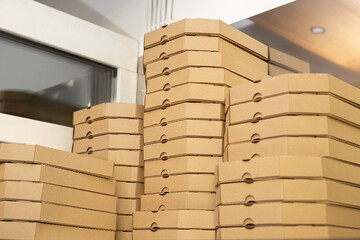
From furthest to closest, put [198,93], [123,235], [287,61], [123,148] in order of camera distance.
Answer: [287,61] → [123,148] → [123,235] → [198,93]

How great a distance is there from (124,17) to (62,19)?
2.55 ft

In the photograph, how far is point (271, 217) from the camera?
229 cm

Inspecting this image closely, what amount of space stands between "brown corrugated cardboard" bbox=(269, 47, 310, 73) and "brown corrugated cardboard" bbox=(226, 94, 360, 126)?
780mm

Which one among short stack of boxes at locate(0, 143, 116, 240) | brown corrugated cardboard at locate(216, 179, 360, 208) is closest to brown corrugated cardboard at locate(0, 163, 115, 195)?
short stack of boxes at locate(0, 143, 116, 240)

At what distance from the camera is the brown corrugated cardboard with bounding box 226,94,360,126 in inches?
97.4

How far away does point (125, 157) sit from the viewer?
3264mm

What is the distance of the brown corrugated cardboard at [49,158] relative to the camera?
9.17ft

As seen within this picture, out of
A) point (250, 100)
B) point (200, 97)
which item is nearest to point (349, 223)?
point (250, 100)

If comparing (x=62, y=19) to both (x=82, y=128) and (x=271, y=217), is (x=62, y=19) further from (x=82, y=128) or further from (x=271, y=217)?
(x=271, y=217)

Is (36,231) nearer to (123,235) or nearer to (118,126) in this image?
(123,235)

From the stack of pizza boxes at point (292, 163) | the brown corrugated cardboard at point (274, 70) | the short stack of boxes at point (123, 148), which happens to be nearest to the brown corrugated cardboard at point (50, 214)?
the short stack of boxes at point (123, 148)

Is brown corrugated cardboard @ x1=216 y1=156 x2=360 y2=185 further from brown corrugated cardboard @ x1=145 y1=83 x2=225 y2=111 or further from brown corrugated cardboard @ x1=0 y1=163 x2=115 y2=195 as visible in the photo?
brown corrugated cardboard @ x1=0 y1=163 x2=115 y2=195

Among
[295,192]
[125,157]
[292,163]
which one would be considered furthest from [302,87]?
[125,157]

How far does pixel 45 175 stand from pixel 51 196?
0.11 m
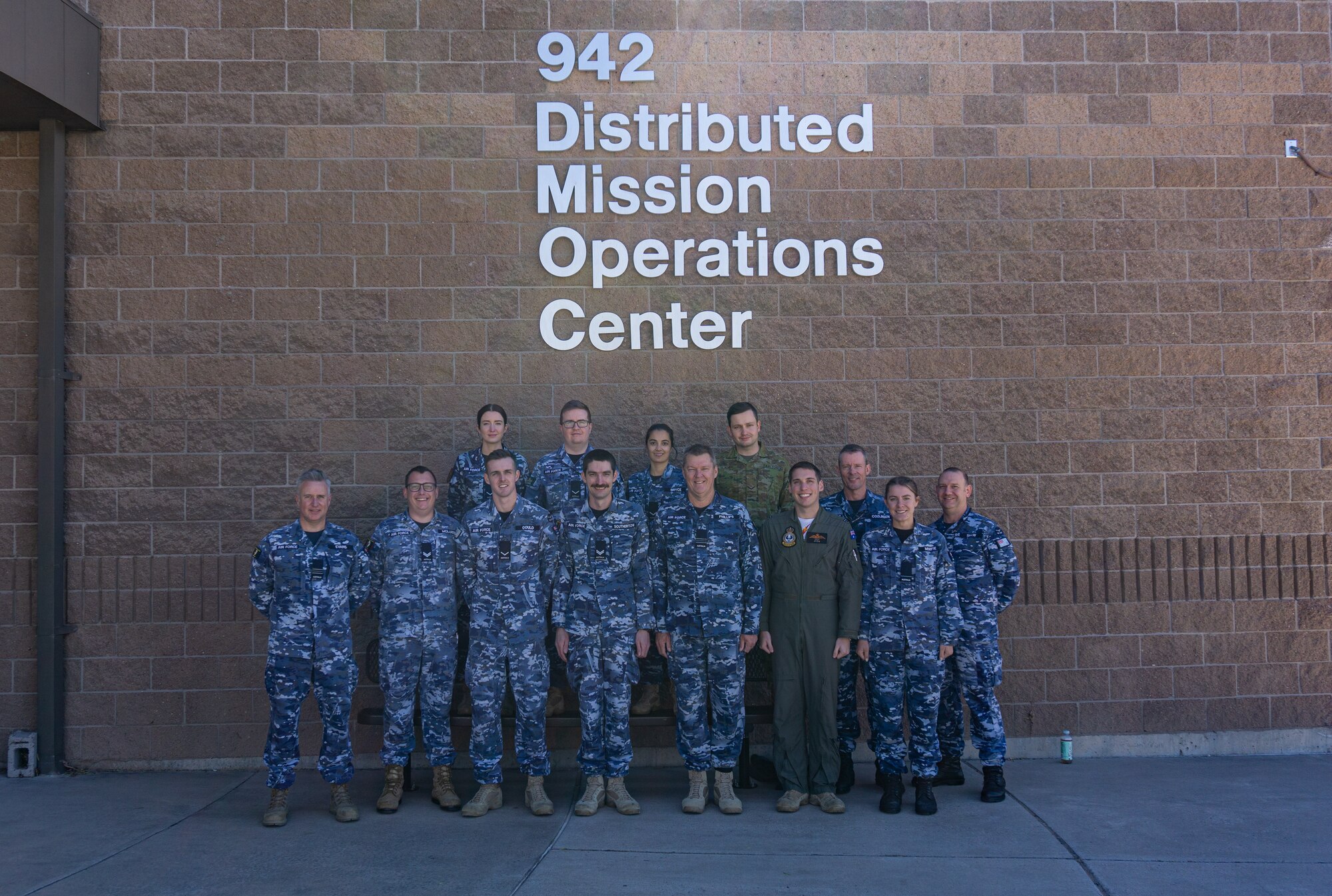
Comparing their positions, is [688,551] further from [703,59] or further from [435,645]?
[703,59]

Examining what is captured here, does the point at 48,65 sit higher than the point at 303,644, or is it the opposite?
the point at 48,65

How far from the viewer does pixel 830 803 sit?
597cm

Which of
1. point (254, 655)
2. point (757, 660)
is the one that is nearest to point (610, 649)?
point (757, 660)

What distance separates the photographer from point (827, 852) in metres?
5.30

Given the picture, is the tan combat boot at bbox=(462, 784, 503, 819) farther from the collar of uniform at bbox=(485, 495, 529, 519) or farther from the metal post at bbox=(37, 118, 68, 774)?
the metal post at bbox=(37, 118, 68, 774)

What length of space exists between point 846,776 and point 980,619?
1.24 meters

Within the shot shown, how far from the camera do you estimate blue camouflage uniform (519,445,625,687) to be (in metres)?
6.61

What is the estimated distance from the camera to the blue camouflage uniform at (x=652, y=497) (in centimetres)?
659

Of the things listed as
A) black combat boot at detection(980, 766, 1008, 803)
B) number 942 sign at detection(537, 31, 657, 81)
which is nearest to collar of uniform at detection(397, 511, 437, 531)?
number 942 sign at detection(537, 31, 657, 81)

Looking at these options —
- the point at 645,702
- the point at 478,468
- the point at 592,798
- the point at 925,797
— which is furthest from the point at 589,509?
the point at 925,797

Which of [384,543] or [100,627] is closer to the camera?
[384,543]

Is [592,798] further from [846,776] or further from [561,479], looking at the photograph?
[561,479]

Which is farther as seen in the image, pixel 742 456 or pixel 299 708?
pixel 742 456

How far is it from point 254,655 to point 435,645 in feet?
5.64
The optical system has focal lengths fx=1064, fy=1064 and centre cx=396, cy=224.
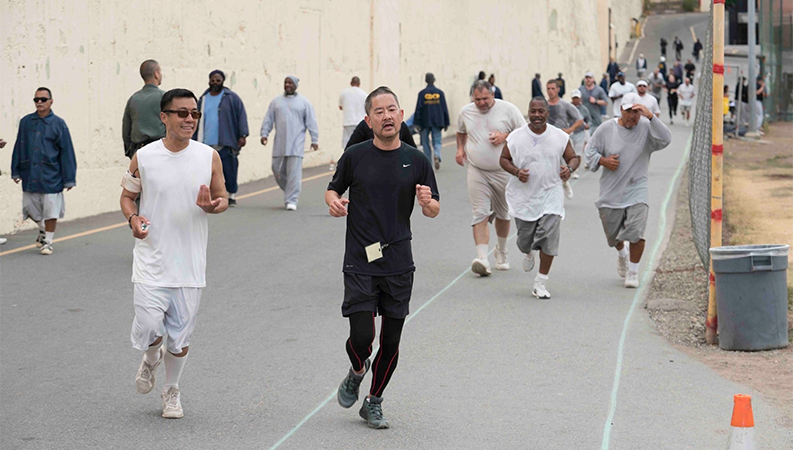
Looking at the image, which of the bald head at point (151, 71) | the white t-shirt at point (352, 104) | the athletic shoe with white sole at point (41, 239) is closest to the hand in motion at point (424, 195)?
the bald head at point (151, 71)

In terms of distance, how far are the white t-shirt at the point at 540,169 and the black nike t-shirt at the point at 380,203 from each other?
4.12 metres

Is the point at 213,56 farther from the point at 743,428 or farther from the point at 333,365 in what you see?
the point at 743,428

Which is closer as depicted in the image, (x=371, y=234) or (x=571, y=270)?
(x=371, y=234)

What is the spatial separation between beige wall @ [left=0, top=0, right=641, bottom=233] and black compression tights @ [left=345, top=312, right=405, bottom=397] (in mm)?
8613

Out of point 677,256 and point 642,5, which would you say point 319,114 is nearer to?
point 677,256

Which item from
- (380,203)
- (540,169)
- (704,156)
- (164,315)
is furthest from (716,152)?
(164,315)

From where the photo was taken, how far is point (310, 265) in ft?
36.8

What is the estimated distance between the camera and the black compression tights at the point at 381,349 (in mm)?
5773

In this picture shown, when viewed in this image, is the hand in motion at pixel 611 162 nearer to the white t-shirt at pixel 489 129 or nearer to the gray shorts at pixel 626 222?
the gray shorts at pixel 626 222

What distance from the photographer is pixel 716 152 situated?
808cm

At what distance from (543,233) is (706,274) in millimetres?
1825

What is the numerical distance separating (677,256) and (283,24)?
11774mm

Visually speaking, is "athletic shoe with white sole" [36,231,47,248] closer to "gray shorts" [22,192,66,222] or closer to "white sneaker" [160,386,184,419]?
"gray shorts" [22,192,66,222]

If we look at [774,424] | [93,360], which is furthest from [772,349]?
[93,360]
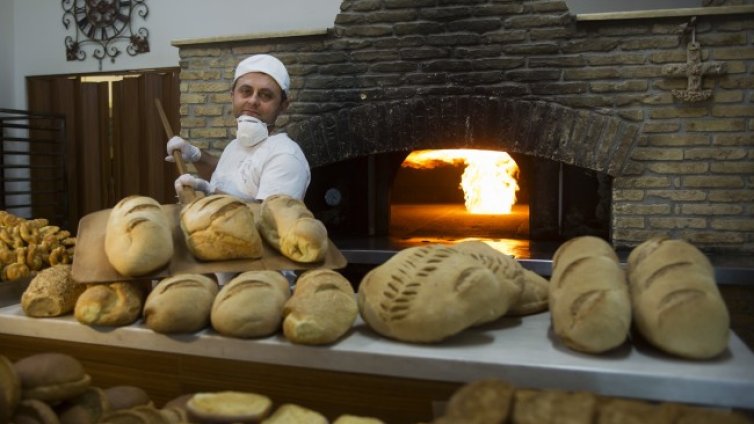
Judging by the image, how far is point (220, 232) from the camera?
4.35ft

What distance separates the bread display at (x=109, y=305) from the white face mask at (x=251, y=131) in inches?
56.5

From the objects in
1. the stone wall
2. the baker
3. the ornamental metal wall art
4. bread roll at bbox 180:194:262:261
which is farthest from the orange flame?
bread roll at bbox 180:194:262:261

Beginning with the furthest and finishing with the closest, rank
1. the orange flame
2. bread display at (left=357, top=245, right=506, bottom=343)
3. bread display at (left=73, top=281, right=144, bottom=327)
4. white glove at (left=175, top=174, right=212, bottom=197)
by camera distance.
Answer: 1. the orange flame
2. white glove at (left=175, top=174, right=212, bottom=197)
3. bread display at (left=73, top=281, right=144, bottom=327)
4. bread display at (left=357, top=245, right=506, bottom=343)

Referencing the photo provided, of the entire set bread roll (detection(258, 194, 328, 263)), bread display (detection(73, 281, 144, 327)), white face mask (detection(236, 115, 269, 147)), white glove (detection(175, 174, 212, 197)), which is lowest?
bread display (detection(73, 281, 144, 327))

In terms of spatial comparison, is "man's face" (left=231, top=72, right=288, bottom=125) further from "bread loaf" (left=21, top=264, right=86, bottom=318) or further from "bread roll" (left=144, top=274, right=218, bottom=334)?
"bread roll" (left=144, top=274, right=218, bottom=334)

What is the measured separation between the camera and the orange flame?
175 inches

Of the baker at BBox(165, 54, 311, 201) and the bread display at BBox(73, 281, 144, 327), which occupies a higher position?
the baker at BBox(165, 54, 311, 201)

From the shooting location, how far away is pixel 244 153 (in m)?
2.67

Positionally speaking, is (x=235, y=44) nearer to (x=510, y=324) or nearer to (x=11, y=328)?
(x=11, y=328)

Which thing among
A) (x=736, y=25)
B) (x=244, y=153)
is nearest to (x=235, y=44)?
(x=244, y=153)

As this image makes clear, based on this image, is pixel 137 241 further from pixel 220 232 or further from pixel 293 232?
pixel 293 232

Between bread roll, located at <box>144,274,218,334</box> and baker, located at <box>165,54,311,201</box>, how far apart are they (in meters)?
1.26

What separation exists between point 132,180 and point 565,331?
4.92 meters

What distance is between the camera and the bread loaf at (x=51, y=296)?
1.27 metres
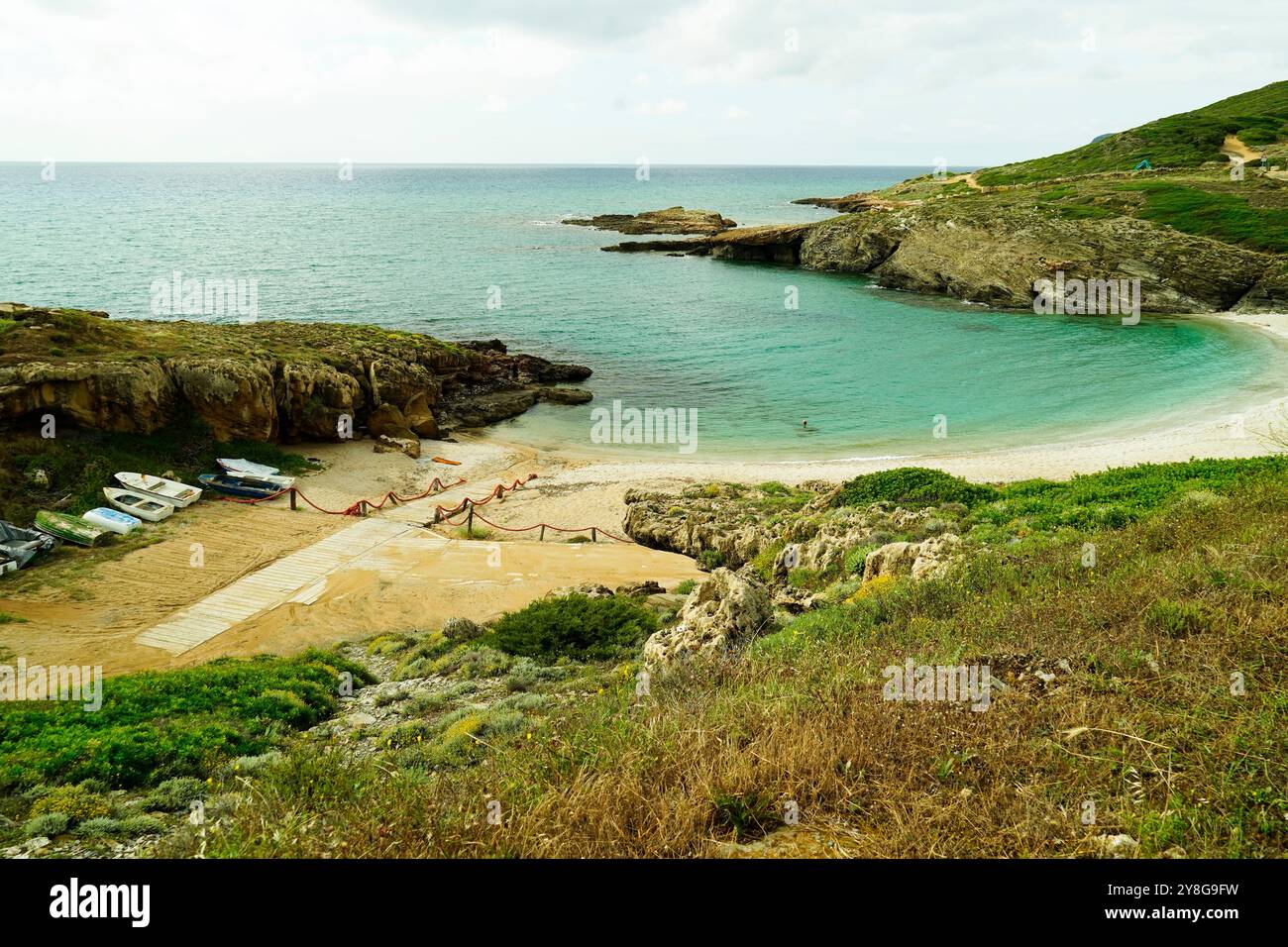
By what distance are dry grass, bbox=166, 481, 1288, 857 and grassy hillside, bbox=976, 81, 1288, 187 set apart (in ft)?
331

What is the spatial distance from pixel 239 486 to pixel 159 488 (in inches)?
95.8

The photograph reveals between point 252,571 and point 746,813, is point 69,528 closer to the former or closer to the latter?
point 252,571

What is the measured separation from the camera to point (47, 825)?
290 inches

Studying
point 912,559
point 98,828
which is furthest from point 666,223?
point 98,828

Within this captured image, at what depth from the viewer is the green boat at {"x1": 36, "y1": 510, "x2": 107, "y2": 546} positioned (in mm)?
20844

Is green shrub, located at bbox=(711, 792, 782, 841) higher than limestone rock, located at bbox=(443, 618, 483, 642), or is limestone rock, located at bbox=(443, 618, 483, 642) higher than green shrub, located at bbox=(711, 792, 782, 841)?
green shrub, located at bbox=(711, 792, 782, 841)

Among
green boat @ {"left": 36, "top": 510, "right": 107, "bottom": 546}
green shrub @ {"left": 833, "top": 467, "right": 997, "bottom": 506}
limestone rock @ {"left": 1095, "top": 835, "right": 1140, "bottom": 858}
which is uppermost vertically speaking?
green shrub @ {"left": 833, "top": 467, "right": 997, "bottom": 506}

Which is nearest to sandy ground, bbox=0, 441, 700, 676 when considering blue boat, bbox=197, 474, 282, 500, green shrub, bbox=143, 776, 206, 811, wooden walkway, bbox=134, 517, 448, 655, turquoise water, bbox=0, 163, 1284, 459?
wooden walkway, bbox=134, 517, 448, 655

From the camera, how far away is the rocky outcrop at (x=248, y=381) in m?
25.0

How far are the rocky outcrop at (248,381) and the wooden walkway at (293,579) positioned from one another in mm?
8824

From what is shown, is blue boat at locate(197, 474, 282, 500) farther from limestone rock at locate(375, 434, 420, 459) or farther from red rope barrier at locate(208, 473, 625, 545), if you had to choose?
limestone rock at locate(375, 434, 420, 459)

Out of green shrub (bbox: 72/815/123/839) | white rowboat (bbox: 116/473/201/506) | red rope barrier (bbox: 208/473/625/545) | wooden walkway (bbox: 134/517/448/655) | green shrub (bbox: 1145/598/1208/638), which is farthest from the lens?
red rope barrier (bbox: 208/473/625/545)

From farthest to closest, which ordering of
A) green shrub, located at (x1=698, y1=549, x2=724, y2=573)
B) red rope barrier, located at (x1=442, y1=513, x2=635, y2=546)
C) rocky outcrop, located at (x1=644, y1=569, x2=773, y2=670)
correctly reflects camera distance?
red rope barrier, located at (x1=442, y1=513, x2=635, y2=546), green shrub, located at (x1=698, y1=549, x2=724, y2=573), rocky outcrop, located at (x1=644, y1=569, x2=773, y2=670)
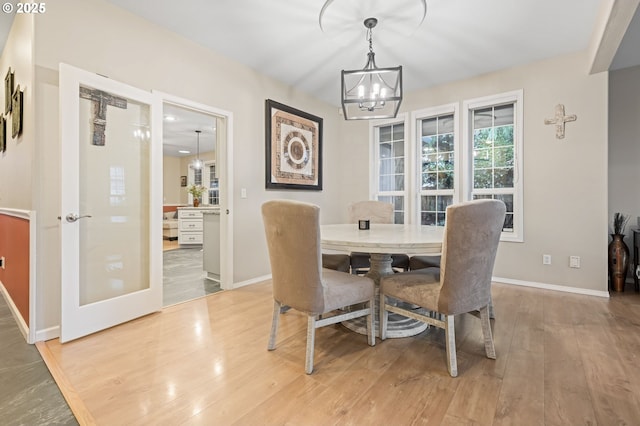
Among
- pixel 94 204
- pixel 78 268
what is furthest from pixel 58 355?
pixel 94 204

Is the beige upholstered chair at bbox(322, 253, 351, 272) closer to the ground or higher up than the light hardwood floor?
higher up

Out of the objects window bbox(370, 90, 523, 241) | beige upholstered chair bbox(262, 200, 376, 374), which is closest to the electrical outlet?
window bbox(370, 90, 523, 241)

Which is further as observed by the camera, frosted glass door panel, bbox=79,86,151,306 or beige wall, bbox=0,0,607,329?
frosted glass door panel, bbox=79,86,151,306

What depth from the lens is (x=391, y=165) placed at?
15.1 feet

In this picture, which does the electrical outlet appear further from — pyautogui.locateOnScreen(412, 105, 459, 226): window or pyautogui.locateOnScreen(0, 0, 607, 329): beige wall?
pyautogui.locateOnScreen(412, 105, 459, 226): window

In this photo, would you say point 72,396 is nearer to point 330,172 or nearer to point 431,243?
point 431,243

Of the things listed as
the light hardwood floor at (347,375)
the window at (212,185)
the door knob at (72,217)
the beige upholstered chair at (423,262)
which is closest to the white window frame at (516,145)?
the light hardwood floor at (347,375)

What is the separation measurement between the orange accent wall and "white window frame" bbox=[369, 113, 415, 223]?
394 centimetres

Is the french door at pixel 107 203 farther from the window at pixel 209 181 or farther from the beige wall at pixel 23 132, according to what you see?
the window at pixel 209 181

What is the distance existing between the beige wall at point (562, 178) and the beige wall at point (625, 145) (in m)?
0.63

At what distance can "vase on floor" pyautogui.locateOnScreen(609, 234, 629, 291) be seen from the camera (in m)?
3.15

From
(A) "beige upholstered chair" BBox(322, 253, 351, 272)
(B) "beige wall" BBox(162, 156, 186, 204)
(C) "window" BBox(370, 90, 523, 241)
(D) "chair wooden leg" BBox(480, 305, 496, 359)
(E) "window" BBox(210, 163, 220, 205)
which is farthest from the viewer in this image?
(B) "beige wall" BBox(162, 156, 186, 204)

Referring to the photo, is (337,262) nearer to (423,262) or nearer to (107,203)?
(423,262)

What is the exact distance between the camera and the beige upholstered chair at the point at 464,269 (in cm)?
158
####
■ Written exercise ■
Copy out the lines from the line containing "Which is further" to the end of the listing above, without alteration.

■ Output ■
Which is further as observed by the camera, frosted glass door panel, bbox=79,86,151,306 or beige wall, bbox=0,0,607,329?
frosted glass door panel, bbox=79,86,151,306

What depth from the lens is (x=391, y=165) placed at?
15.1 feet

In this picture, which does the electrical outlet appear further from — pyautogui.locateOnScreen(412, 105, 459, 226): window or pyautogui.locateOnScreen(0, 0, 607, 329): beige wall?
pyautogui.locateOnScreen(412, 105, 459, 226): window

In this photo, would you say point 72,396 is nearer to point 330,172 or nearer to point 431,243?
point 431,243

Of the things listed as
the light hardwood floor at (347,375)
the window at (212,185)
the door knob at (72,217)
the beige upholstered chair at (423,262)
which is closest to the white window frame at (516,145)?
the light hardwood floor at (347,375)

What is the separation measurement between the orange accent wall and "white window frame" bbox=[369, 113, 415, 223]?
394 centimetres

Is the french door at pixel 107 203 farther from the window at pixel 209 181 or farther from the beige wall at pixel 23 132, according to what you see?
the window at pixel 209 181

What is the distance existing between the beige wall at point (562, 178) and the beige wall at point (625, 145) (in m)?
0.63

At what distance can "vase on floor" pyautogui.locateOnScreen(609, 234, 629, 291) be seen from the camera (in m)?
3.15

From
(A) "beige upholstered chair" BBox(322, 253, 351, 272)
(B) "beige wall" BBox(162, 156, 186, 204)
(C) "window" BBox(370, 90, 523, 241)
(D) "chair wooden leg" BBox(480, 305, 496, 359)
(E) "window" BBox(210, 163, 220, 205)
which is farthest from the viewer in this image?
(B) "beige wall" BBox(162, 156, 186, 204)

Referring to the photo, is (337,262) nearer to (423,262) or nearer to (107,203)?
(423,262)

What is the exact distance between the camera and the beige upholstered chair at the point at 464,269 (in cm)?
158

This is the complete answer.